Eher als Überschrift über all dem, was schief läuft in der Welt. Klar, das Patriarchat alter weißer Männer erstickt den Fortschritt, aber ebenso ersticken Polizisten Menschen. Es ist mehr als Frau gegen Mann. Vielleicht waren wir noch nie so politisch, auch wenn ich nicht sagen würde, dass „No Gods No Masters“ ein feministisches Album ist. Ich will, dass sich die Dinge verändern, und erstmals teile ich das der Welt derart konkret auf einem Garbage-Album mit. Ich habe zuletzt so viele ungute Entwicklungen beobachtet, die mich erschaudern lassen. Ich kann nicht länger still sein.

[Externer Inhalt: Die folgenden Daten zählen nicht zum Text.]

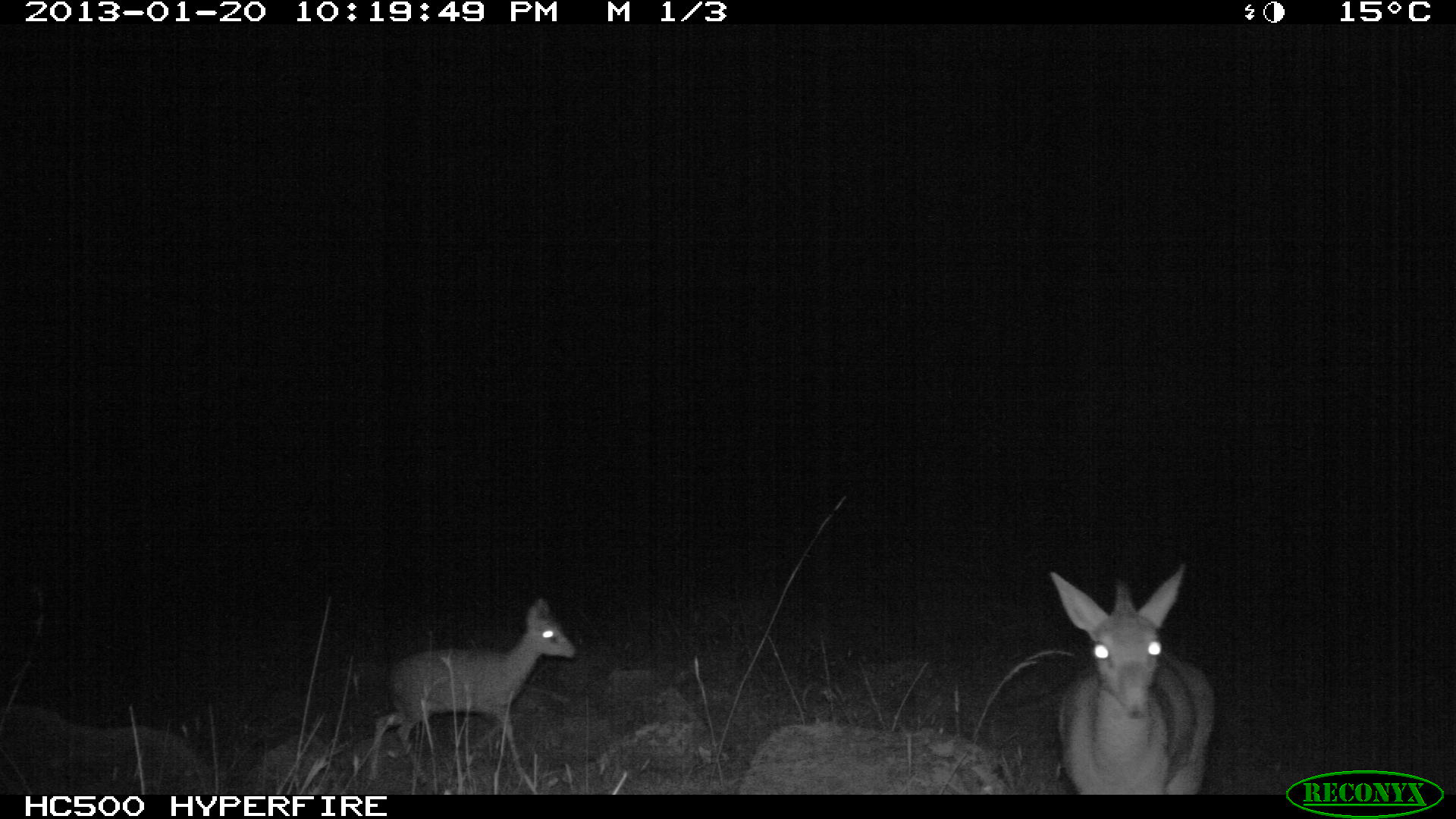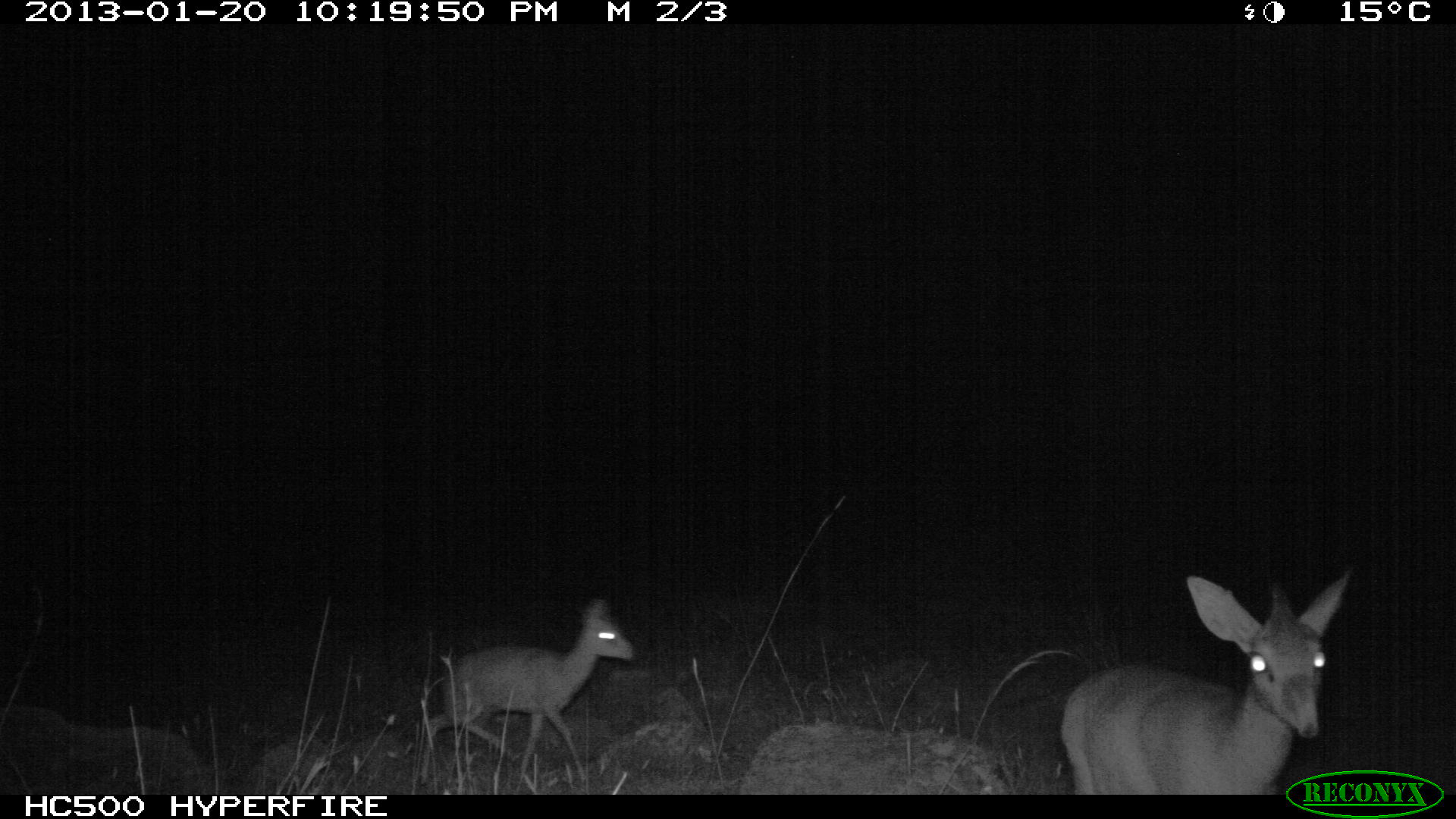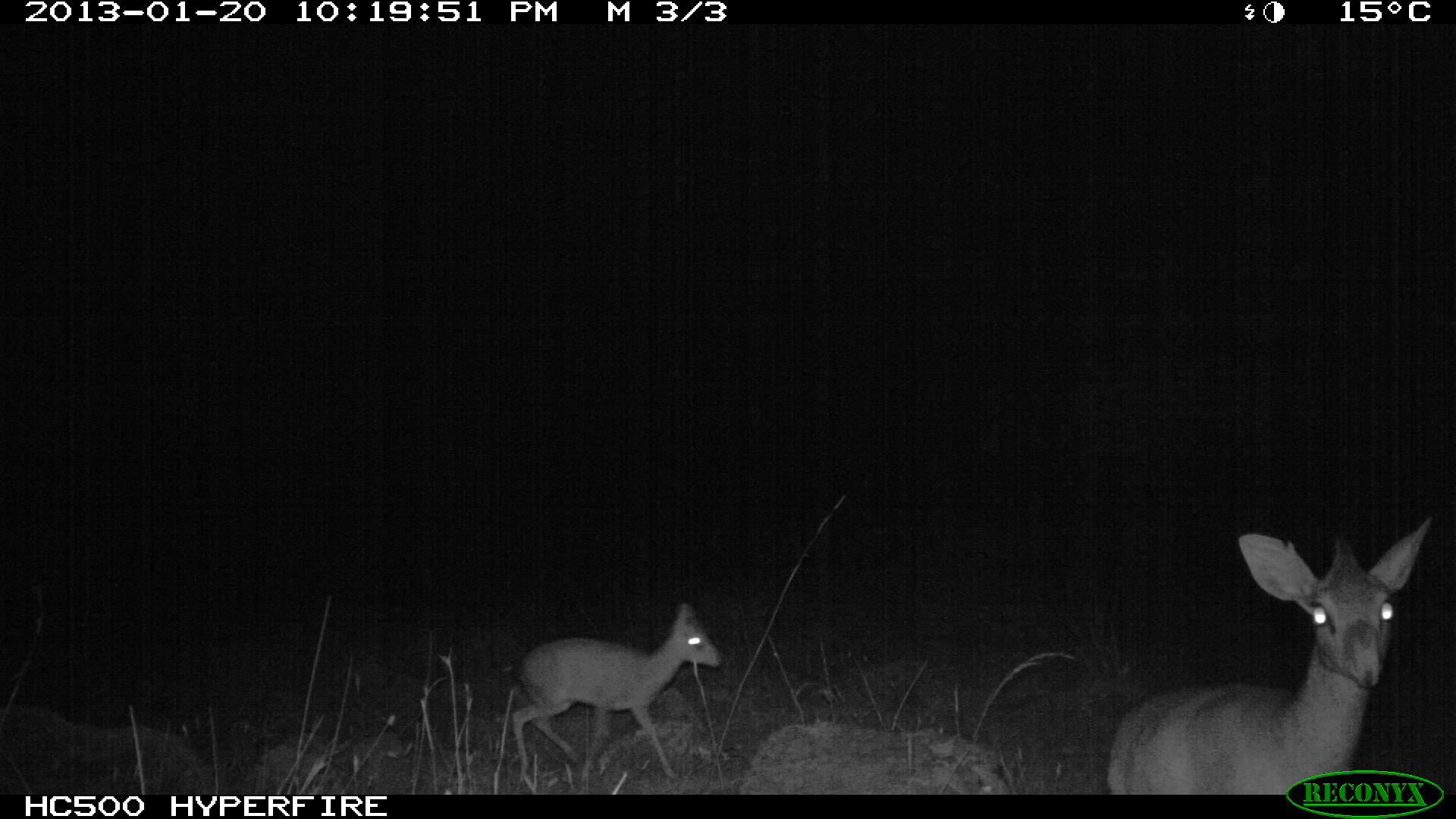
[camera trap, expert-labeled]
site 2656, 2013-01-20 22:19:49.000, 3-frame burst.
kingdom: Animalia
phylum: Chordata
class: Mammalia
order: Artiodactyla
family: Bovidae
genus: Madoqua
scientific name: Madoqua guentheri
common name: günther's dik-dik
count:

Als Sie mit Ihrem ersten Album „Garbage“ 1996 im Mainstream einschlugen, waren Sie Ende 20. Die junge Garde der weiblichen Popstars ist um die 18 Jahre alt. Was macht das mit einem Menschen?
Ich bin schon lange nicht mehr das Objekt der Begierde, aber genau deswegen möchte ich all den jungen Künstlerinnen sagen, dass sie vorsichtig sein sollen. Ich bewundere Billie Eilish für das, was sie tut, aber ich habe große Angst um sie. Diese Übersexualisierung ist furchteinflößend. Als wir mit Garbage anfingen, habe ich das auch zu spüren bekommen, aber das war noch lange vor der Gnadenlosigkeit der sozialen Medien.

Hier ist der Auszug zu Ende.